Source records
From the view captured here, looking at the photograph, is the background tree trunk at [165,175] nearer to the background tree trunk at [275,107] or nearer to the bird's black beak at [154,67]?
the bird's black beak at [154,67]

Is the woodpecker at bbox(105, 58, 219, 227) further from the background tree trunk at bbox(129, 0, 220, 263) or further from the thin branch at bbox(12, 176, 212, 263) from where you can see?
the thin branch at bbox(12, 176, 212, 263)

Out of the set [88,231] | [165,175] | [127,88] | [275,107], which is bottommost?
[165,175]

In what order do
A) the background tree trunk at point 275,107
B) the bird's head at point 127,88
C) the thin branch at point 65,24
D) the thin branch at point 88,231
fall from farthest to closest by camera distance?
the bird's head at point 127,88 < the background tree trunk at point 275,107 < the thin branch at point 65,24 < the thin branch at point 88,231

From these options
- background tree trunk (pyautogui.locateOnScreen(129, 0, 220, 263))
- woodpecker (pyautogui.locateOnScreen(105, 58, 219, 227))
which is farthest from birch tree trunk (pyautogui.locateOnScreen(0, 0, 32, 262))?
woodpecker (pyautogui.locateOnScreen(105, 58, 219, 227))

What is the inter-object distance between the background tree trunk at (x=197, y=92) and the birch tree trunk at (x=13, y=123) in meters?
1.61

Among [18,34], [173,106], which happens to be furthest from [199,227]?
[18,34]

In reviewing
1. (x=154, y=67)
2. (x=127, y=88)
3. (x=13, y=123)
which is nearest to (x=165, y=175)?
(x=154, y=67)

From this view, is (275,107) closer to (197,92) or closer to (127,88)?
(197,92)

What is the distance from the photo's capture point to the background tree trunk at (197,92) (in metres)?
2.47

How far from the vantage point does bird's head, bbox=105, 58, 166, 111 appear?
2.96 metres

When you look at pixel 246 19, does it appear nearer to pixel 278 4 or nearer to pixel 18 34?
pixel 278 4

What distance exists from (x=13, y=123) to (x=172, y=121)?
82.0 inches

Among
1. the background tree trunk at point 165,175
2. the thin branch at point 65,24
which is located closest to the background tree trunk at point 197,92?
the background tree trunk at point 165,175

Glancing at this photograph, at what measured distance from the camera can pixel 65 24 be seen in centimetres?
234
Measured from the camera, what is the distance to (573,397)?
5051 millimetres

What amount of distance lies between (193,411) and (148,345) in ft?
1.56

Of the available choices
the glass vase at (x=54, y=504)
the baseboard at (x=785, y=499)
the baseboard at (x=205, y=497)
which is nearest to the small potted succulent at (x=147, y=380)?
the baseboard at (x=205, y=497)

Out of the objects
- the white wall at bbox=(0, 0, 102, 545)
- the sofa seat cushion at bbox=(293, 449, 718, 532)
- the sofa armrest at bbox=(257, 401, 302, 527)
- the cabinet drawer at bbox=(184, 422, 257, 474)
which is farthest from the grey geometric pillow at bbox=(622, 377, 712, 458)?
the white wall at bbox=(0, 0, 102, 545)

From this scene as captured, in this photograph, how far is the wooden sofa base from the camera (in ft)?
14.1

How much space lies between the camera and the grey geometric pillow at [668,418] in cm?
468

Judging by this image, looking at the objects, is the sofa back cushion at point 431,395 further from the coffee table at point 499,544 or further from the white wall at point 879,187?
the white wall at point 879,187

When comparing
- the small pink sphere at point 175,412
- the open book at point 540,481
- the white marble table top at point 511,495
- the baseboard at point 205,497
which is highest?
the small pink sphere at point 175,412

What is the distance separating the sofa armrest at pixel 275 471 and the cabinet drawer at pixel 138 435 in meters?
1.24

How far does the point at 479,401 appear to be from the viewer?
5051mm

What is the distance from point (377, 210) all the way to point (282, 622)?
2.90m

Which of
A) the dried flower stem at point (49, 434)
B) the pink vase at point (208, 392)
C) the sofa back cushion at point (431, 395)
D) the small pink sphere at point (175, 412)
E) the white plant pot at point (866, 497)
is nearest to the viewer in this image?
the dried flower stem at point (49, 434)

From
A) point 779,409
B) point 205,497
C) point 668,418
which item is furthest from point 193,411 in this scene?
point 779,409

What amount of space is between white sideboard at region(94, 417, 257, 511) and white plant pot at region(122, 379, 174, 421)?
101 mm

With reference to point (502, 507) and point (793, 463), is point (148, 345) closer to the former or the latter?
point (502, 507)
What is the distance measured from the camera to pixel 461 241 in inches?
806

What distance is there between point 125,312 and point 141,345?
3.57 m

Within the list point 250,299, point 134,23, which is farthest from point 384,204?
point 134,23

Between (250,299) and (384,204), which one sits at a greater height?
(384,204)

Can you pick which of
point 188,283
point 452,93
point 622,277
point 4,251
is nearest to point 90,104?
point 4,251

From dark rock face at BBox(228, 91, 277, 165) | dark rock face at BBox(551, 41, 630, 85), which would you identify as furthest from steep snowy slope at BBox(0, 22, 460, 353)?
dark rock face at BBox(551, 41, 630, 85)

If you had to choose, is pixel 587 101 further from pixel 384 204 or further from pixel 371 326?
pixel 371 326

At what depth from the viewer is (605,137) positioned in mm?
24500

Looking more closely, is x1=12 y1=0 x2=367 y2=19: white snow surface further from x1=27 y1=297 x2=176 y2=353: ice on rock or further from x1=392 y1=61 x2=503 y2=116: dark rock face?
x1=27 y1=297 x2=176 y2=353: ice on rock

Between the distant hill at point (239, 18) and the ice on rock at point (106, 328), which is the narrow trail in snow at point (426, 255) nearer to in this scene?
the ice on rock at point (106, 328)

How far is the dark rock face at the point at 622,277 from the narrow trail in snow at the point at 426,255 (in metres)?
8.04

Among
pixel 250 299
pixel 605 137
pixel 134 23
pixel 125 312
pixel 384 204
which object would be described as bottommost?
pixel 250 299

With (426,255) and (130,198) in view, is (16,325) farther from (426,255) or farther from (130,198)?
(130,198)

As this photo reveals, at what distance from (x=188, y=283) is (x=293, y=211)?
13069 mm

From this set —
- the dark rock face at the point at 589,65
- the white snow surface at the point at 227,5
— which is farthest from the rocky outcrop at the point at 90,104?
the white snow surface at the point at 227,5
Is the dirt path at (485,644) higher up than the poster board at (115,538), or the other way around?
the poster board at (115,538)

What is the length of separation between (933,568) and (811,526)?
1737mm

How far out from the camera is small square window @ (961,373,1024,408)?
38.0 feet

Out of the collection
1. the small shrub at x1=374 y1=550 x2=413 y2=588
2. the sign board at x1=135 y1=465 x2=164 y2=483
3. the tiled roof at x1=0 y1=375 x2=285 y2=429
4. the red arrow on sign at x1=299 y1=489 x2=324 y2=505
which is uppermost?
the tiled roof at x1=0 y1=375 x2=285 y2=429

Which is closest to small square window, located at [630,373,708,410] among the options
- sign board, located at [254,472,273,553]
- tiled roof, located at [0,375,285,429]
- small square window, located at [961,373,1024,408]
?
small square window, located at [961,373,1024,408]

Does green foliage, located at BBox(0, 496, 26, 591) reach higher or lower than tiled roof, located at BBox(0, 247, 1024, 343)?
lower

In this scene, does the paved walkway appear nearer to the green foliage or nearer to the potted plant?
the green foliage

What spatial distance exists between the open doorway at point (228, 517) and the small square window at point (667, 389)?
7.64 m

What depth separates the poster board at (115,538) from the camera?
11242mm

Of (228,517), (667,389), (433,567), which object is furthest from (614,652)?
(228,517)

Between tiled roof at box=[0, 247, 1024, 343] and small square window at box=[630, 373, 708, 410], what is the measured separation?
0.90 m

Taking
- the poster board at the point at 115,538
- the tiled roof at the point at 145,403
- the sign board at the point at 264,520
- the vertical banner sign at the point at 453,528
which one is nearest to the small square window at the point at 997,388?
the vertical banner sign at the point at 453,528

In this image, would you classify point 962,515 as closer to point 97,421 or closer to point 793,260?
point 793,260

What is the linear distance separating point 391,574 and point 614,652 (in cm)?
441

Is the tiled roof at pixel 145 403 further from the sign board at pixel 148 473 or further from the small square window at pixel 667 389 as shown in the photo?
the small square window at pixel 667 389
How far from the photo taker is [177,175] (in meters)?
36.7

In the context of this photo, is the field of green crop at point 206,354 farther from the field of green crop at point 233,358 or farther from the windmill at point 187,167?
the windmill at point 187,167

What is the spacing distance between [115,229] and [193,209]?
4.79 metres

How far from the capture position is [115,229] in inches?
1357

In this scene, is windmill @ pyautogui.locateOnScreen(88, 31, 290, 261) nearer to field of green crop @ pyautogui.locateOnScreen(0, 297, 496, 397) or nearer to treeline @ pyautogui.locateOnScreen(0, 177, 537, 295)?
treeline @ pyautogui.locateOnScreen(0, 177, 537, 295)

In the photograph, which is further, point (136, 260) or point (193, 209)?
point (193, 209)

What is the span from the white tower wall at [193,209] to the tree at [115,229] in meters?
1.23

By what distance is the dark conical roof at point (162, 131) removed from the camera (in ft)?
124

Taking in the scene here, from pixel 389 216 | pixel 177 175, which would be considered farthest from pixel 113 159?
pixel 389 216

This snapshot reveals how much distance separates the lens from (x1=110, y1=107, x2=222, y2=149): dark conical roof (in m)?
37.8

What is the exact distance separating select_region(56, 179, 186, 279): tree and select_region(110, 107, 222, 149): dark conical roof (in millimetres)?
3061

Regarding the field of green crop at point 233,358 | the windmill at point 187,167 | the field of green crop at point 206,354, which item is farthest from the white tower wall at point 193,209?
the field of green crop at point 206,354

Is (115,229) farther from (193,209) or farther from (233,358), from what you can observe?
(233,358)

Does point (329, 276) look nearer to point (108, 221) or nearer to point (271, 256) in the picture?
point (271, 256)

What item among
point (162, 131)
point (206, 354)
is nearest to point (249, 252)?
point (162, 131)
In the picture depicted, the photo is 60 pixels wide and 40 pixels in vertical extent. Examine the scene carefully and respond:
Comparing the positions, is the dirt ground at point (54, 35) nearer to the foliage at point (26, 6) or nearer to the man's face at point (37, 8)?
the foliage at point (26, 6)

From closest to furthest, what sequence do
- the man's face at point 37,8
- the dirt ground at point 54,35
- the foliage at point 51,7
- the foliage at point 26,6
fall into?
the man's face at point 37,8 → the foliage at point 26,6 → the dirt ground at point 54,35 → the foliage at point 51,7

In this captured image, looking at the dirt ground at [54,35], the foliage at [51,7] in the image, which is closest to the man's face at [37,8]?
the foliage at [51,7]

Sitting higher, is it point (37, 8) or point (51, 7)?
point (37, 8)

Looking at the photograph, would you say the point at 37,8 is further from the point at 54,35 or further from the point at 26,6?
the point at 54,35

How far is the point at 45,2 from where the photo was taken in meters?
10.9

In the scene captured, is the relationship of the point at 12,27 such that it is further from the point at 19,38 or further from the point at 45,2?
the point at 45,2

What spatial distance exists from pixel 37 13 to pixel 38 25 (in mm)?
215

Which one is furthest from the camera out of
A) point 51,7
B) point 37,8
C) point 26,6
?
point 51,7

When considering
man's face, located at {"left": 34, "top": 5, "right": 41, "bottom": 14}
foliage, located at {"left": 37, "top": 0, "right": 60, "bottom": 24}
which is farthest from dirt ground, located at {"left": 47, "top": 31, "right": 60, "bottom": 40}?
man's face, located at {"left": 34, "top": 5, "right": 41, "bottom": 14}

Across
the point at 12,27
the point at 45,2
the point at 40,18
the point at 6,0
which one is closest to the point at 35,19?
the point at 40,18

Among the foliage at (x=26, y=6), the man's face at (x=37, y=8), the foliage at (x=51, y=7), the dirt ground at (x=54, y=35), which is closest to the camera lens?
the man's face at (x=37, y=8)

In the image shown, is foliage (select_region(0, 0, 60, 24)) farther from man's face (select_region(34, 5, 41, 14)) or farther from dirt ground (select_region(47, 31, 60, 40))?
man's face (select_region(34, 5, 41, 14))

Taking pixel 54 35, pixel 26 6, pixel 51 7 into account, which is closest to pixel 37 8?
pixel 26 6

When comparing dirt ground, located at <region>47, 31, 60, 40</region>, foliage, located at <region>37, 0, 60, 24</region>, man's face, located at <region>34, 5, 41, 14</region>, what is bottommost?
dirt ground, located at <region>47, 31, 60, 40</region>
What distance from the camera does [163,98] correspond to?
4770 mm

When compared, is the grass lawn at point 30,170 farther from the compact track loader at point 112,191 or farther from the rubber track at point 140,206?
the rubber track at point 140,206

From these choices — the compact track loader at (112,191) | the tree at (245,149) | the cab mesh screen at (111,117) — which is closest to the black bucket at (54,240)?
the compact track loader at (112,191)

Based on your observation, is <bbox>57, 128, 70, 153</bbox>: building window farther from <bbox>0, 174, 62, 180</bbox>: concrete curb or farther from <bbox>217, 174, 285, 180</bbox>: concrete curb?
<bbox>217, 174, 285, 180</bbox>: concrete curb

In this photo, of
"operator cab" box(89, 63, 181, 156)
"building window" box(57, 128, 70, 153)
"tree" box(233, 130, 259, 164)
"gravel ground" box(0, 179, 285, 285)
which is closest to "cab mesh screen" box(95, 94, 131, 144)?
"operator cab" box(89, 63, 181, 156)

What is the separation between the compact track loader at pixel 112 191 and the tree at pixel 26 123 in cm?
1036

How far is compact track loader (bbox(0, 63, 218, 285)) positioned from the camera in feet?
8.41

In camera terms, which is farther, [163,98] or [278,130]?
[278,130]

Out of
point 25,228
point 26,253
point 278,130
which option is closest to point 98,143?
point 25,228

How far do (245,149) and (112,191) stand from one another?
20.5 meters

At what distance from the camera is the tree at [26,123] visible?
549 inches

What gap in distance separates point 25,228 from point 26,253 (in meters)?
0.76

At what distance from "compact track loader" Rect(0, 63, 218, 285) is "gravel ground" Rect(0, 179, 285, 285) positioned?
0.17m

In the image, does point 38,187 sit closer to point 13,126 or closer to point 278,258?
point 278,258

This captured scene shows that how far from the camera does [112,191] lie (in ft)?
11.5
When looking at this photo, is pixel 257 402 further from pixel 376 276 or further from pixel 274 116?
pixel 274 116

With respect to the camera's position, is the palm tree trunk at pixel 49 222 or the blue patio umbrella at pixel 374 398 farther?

Problem description:
Set down, unchanged, the line that contains "What gap in" together with every later line in the records, through the last one.

Problem solution:
What gap in distance separates point 25,228 from point 26,253 (in meters)?
0.76

At what distance from "compact track loader" Rect(0, 63, 218, 285) is "gravel ground" Rect(0, 179, 285, 285) positioned?
0.17m

In the image, does point 38,187 sit closer to point 13,126 or closer to point 278,258?
point 278,258

This captured scene shows that how far from the camera does [112,191] lie (in ft)?
11.5
When looking at this photo, is pixel 257 402 further from pixel 376 276 or further from pixel 274 116?
pixel 274 116

With respect to the camera's position, is the palm tree trunk at pixel 49 222 or the blue patio umbrella at pixel 374 398 farther?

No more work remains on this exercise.